**Source extract:**

Stories from Hartford's Grassroots
In October 1944, weekend entertainment options for Hartford residents were limited. A family might take in the fall foliage, or just as likely, gather around the radio and tune in to WDRC for an episode of Blondie or The Shadow. Possibly, they would listen to Kate Smith’s variety show, Jack Benny’s comedy sketches, or Edward R. Murrow’s news reports. But on one particular Sunday– October 8, 1944– Hartford families had the rare chance to hear folk legend Woody Guthrie appearing live at Bushnell Memorial Hall.
Guthrie was traveling with the “Roosevelt Bandwagon,” a troupe of performers who were drumming up support for Franklin Roosevelt’s presidential race against Republican challenger Thomas Dewey. The effort was conceived by the Communist Political Association as a broad, popular front effort to elect Roosevelt for a fourth term. Locally, the Roosevelt Bandwagon was sponsored by the United Labor Committee, an ad-hoc group of some of the city’s most active union and political leaders.
Woody Guthrie was a singer, songwriter, author and activist. He is now recognized as a premier chronicler of the Great Depression. Through his music he expressed the stories of America’s working and poor people’s fight for decent lives. But because his beliefs were labeled as radical, conservative opinion makers derided Woody as an “irresponsible hobo.” The negative press led to intimidation tactics. In one case, picketers with firecrackers and stink bombs disrupted the Bandwagon’s performance in Boston.

**Problem description:** Carry on the account of Woody Guthrie and the Roosevelt Bandwagon in Hartford from the last sentence of the extract.

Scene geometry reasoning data
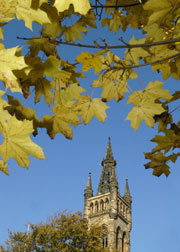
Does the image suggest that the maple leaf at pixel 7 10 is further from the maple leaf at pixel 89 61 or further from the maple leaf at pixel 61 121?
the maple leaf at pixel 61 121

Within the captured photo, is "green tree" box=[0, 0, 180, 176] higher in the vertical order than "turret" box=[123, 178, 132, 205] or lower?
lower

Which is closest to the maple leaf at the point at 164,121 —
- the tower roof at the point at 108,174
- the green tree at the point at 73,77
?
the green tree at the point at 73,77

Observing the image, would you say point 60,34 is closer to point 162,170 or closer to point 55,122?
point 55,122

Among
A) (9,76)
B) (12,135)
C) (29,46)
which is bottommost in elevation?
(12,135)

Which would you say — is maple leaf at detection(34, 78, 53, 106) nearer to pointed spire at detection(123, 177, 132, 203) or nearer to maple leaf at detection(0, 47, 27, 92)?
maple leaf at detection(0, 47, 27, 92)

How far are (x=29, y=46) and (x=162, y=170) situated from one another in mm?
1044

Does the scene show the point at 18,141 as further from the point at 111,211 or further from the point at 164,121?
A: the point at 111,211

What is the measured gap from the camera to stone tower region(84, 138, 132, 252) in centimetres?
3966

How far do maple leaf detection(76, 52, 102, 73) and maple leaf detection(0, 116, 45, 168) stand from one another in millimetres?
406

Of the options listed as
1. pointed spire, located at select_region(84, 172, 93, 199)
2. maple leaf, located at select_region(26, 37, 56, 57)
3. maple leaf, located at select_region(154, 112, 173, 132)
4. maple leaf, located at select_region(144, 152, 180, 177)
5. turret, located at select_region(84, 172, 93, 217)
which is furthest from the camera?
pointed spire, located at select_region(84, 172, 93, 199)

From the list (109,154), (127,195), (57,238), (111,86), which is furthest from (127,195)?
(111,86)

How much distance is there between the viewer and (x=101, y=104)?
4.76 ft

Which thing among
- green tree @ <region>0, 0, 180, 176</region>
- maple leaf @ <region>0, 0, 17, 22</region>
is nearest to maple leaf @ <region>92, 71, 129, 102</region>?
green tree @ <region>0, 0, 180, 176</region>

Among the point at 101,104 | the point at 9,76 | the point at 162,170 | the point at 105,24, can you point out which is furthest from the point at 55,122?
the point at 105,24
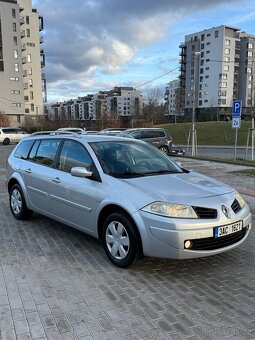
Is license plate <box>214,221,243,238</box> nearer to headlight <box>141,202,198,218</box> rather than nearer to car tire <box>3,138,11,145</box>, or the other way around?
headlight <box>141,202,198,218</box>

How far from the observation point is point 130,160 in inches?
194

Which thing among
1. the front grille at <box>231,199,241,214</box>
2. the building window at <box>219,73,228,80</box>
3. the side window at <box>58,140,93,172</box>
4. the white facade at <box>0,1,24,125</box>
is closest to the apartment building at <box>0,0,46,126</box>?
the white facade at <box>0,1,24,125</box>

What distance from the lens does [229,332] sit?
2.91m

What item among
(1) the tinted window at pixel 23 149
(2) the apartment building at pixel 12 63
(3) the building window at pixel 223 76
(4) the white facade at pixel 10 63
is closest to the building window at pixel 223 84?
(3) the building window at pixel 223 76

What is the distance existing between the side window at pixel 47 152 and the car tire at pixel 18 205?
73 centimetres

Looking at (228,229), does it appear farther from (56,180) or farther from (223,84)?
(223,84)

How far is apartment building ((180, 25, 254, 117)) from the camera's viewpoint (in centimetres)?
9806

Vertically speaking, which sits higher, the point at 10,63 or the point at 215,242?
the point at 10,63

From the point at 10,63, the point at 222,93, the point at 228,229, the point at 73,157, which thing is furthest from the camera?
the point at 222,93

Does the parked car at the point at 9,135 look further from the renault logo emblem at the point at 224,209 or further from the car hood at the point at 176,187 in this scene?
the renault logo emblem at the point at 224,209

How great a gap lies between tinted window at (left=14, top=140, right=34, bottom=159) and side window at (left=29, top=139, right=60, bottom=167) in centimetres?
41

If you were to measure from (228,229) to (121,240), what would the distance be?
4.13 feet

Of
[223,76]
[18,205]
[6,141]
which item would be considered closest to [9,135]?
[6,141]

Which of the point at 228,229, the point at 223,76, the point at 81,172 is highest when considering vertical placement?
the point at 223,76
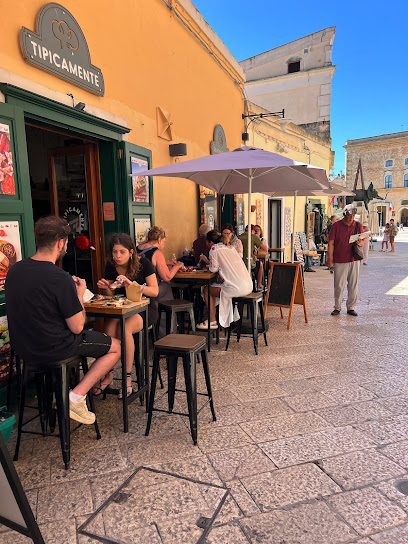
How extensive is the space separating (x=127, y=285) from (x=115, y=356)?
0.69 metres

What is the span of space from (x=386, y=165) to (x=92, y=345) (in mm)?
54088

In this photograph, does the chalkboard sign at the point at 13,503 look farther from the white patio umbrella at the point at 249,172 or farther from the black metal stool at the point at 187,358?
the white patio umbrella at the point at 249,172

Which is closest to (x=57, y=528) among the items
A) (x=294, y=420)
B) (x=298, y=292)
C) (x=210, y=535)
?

**Task result:**
When the revue arrived in Hartford, it was met by extra details of police and plainclothes officers under the command of Chief Charles J. Hallissey. This didn’t deter 2,500 people from buying tickets to see Woody, the assorted jazz singers and modern dancers who took to the Bushnell stage that night. The evening was hosted by actor Will Geer and rounded out by an address from Florida Senator Claude Pepper. Although best known in later years as Grandpa Walton, Geer’s true calling was art with a progressive message, as he demonstrated in the classic labor movie Salt of the Earth.
Even though harassment and red-baiting dogged the concert tour, Woody Guthrie did not shy away from continuing to express his political views. On the contrary, he took pride in his politics and appreciated the audiences who shared them.
Fresh from his Boston trip, according to the biography by Joe Klein, Woody told the Bushnell crowd: “I don’t know how the mind of the people here in Hartford run, but all along the railroad tracks the trees are turning red.”